# PETIKAN BACAAN

________________

Minggu, 26 Agustus 2012

Invasi Televisi

--> (Artikel ini disiarkan di halaman Horizon harian Radar Surabaya edisi Minggu, 26 Agustus 2012.)

BULAN Agustus ini ada tiga stasiun tivi yang berulang tahun. RCTI,  SCTV dan TVRI. Tepatnya tanggal 24 Agustus, yang juga diperingati sebagai Hari Televisi  Indonesia.

Dan tengoklah ke kiri atau ke kanan, ke seantero rumah tetangga, nyaris tiada rumah tanpa pesawat televisi. Ia mengisi ruang tamu, kamar tidur bahkan sampai dapur. Sungguh, televisi, selain roda, adalah penemuan  ‘gila’ yang berhasil dibuat manusia modern. Untuk itu, kita perlu berterima kasih kepada John Logie Baird. Karena hasil utak atiknya yang terpacu penemuan Gugliemo Marconi yang lebih dulu menemukan gelombang radio, membuat  ia yakin video pun bisa dikirimkan melalu sinyal. Pada 1927 ia berhasil memancarkan gelombang televisi dari London ke Glasglow. Dan setahun kemudian, pada 1928, ia kembali sukses memancarkan sinyal televisi dari London ke New York.

________________

# DATA TERSEDIA

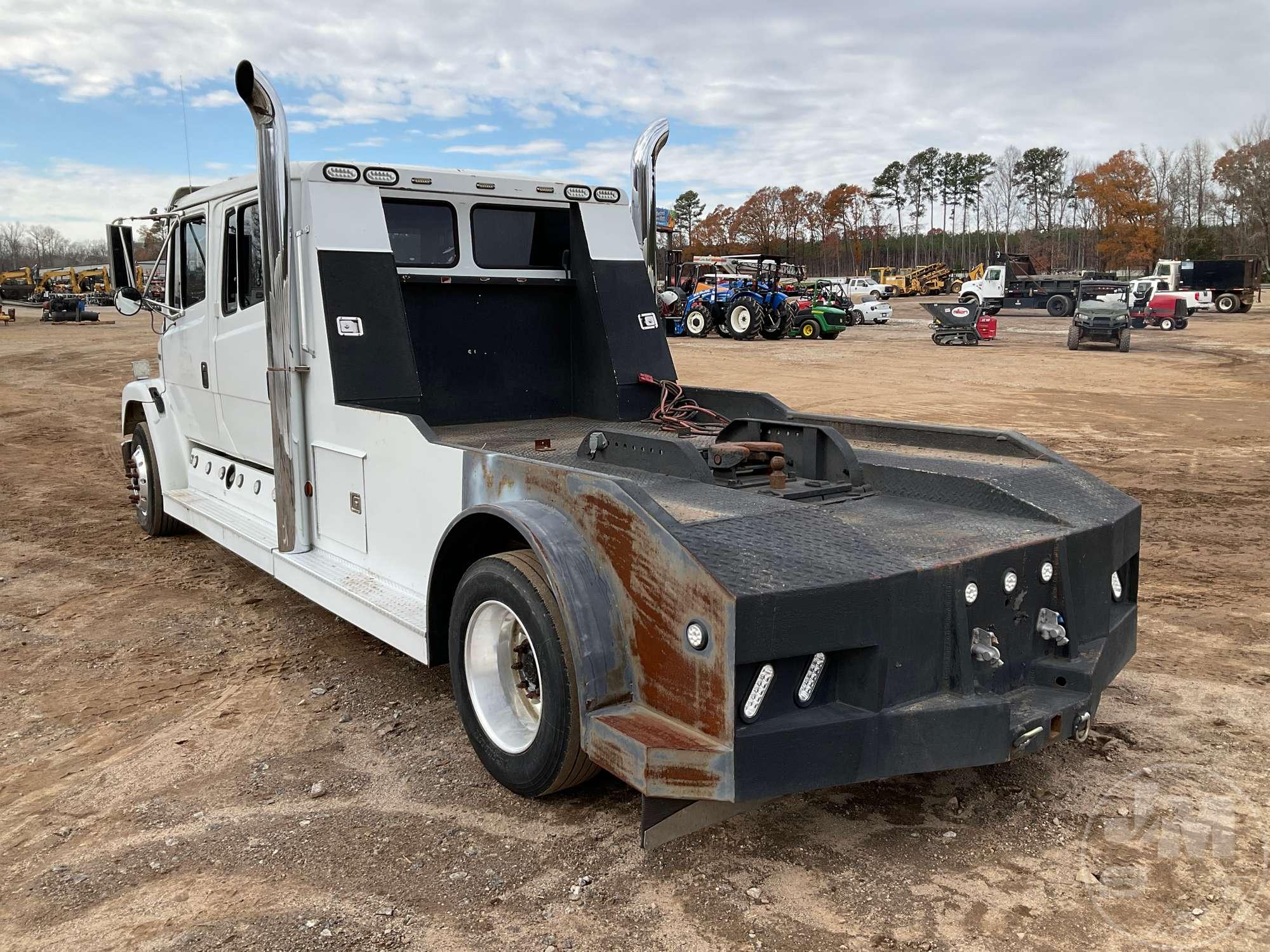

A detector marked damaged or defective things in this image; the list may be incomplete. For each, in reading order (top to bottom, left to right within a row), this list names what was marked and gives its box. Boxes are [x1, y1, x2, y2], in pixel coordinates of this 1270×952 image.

________________

# SOAL LATIHAN
A. Menurut petikan bacaan, pada tahun berapa John Logie Baird berhasil memancarkan sinyal televisi dari London ke New York?
B. Tuliskan ulang dengan tepat bagian petikan bacaan yang dimulai dari "BULAN Agustus ini" dan berakhir pada "ke New York.".

# JAWABAN LENGKAP
A. Pada tahun 1928.

B.
BULAN Agustus ini ada tiga stasiun tivi yang berulang tahun. RCTI,  SCTV dan TVRI. Tepatnya tanggal 24 Agustus, yang juga diperingati sebagai Hari Televisi  Indonesia.

Dan tengoklah ke kiri atau ke kanan, ke seantero rumah tetangga, nyaris tiada rumah tanpa pesawat televisi. Ia mengisi ruang tamu, kamar tidur bahkan sampai dapur. Sungguh, televisi, selain roda, adalah penemuan  ‘gila’ yang berhasil dibuat manusia modern. Untuk itu, kita perlu berterima kasih kepada John Logie Baird. Karena hasil utak atiknya yang terpacu penemuan Gugliemo Marconi yang lebih dulu menemukan gelombang radio, membuat  ia yakin video pun bisa dikirimkan melalu sinyal. Pada 1927 ia berhasil memancarkan gelombang televisi dari London ke Glasglow. Dan setahun kemudian, pada 1928, ia kembali sukses memancarkan sinyal televisi dari London ke New York.